It hasn’t necessarily been a smooth ride, and there is no question that the former Everton man is far from universally popular amongst the United Faithful, but few should begrudge his contribution to a side who up until recently consistently claimed the game’s biggest prizes.
Had Sir Alex Ferguson remained at the club any longer, Wayne Rooney would be long gone. The Reds’ former manager believed Rooney had peaked and the player’s own desire to drop back into a midfield role is perhaps testament that the Scot was right. Nevertheless, as things transpired Rooney was convinced by David Moyes to remain at Old Trafford and now captains a side looking to erase the bad memories of an unsatisfactory few years.
Jose Mourinho was clear and uncomplicated in his assessment; Wayne Rooney will play as a striker, a no.10, or not at all. With the talents of Ibrahimovic and Henrikh Mkhitaryan arriving, and the promise and potential of Anthony Martial and Marcus Rashford already in the ranks, the Evertonian’s playing time this season may well make for interesting viewing.
For the first time since the very late days of Sir Alex Ferguson’s reign, the striker has serious competition. The hunger remains and that competition may well spark one final resurgence. That is what Jose Mourinho will be hoping; but at last a manager has arrived with the experience and conviction to work ruthlessly with even the biggest names.
Time will tell if Rooney can rediscover some serious goal-scoring form in a forward role, but the early signs are positive and the England man has looked fit and determined in training. The added competition may just squeeze out the final remnants of a player truly at the top of the game at his peak in a system that should suit him, and it should not surprise anyone were Rooney to register over 20 goals in the forthcoming campaign.

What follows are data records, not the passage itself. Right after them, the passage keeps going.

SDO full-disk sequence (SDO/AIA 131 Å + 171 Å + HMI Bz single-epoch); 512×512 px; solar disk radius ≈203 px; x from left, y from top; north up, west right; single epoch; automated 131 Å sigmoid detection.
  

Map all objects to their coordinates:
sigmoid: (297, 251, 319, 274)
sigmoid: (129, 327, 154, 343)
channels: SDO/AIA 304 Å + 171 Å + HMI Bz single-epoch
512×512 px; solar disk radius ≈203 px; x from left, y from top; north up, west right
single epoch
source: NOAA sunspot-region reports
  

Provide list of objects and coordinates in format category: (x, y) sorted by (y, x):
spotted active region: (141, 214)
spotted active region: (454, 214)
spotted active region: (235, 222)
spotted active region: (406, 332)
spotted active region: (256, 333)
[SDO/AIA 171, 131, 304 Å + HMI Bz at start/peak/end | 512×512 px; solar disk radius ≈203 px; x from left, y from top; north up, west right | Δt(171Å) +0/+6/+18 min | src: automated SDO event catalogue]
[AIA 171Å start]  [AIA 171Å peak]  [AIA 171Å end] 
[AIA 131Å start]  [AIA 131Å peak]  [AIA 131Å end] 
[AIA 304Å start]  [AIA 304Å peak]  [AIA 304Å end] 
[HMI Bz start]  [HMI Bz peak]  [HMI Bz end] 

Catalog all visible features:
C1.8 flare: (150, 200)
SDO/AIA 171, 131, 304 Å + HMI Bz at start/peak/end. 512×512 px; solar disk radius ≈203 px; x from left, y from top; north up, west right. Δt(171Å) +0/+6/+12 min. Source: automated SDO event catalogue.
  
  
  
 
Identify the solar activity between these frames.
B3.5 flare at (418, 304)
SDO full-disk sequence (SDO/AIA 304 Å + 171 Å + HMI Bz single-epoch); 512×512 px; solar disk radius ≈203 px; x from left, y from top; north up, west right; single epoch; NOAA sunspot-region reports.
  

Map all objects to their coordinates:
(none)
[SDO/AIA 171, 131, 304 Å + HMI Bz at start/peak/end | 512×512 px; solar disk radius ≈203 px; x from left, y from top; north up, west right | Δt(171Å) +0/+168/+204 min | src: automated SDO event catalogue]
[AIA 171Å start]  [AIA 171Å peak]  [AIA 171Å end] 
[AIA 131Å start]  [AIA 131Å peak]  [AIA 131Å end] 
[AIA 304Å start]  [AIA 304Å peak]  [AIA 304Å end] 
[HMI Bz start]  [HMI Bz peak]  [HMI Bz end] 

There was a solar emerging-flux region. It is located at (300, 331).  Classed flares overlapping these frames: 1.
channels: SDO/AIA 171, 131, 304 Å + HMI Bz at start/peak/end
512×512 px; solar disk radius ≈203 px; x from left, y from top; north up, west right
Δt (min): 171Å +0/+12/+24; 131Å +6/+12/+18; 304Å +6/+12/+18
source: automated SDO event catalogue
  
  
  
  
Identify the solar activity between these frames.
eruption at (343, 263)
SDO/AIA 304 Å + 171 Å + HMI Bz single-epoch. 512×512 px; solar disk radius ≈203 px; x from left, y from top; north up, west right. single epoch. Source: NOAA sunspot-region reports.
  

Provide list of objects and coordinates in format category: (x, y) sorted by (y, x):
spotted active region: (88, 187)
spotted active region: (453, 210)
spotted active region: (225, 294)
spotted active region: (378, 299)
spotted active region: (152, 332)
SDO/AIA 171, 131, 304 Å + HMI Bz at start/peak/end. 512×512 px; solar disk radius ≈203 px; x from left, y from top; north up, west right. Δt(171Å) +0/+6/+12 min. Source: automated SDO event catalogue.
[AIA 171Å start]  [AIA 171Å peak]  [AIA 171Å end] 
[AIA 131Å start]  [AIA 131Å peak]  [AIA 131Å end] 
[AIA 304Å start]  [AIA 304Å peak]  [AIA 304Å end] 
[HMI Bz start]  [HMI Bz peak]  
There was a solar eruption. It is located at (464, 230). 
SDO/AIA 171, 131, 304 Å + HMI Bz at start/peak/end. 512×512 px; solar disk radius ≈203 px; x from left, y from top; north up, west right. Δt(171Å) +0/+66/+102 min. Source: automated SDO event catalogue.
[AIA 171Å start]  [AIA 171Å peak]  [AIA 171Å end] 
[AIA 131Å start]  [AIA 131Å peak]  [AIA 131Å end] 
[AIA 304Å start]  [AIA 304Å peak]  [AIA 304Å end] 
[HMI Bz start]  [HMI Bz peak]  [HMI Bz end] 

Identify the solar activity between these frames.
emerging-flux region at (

The most likely scenario is that Rooney will play behind Zlatan Ibrahimovic, bursting into the box in attack and staying compact defensively in the mould Jose Mourinho treasures so dearly. With pace either side likely provided by Martial and Mkhitaryan United will have a fluid forward line, but Mkhitaryan’s suitability to the no.10 role does raise question marks as to Rooney’s starting place.
Perhaps one big factor in the United captain’s favour is in fact the armband. For all his limitations on the field, communication and leadership are not, and never have been, found wanting with Wayne Rooney. He remains a key figure in the dressing room and will no doubt continue to fight for the team on the pitch.
Some will never forgive him for handing in a transfer request (perhaps on more than one occasion), but with a testimonial next week Rooney’s commitment and achievements on the pitch should not be forgotten.
Not many will forget the hattrick on his Champions League debut, the volley against Newcastle, a Champions League final goal that brought hope and elation, and an overhead kick to win a Manchester Derby to name a few. It has been 12 years of largely great memories and it is hoped that there may be a few more to come.
It is difficult to argue that Wayne Rooney will have many years left at the highest level, but if Jose Mourinho can ignite one last resurgence the Old Trafford Faithful may just for the final time see a top player who has been a top servant to Manchester United football club deliver on the biggest stage.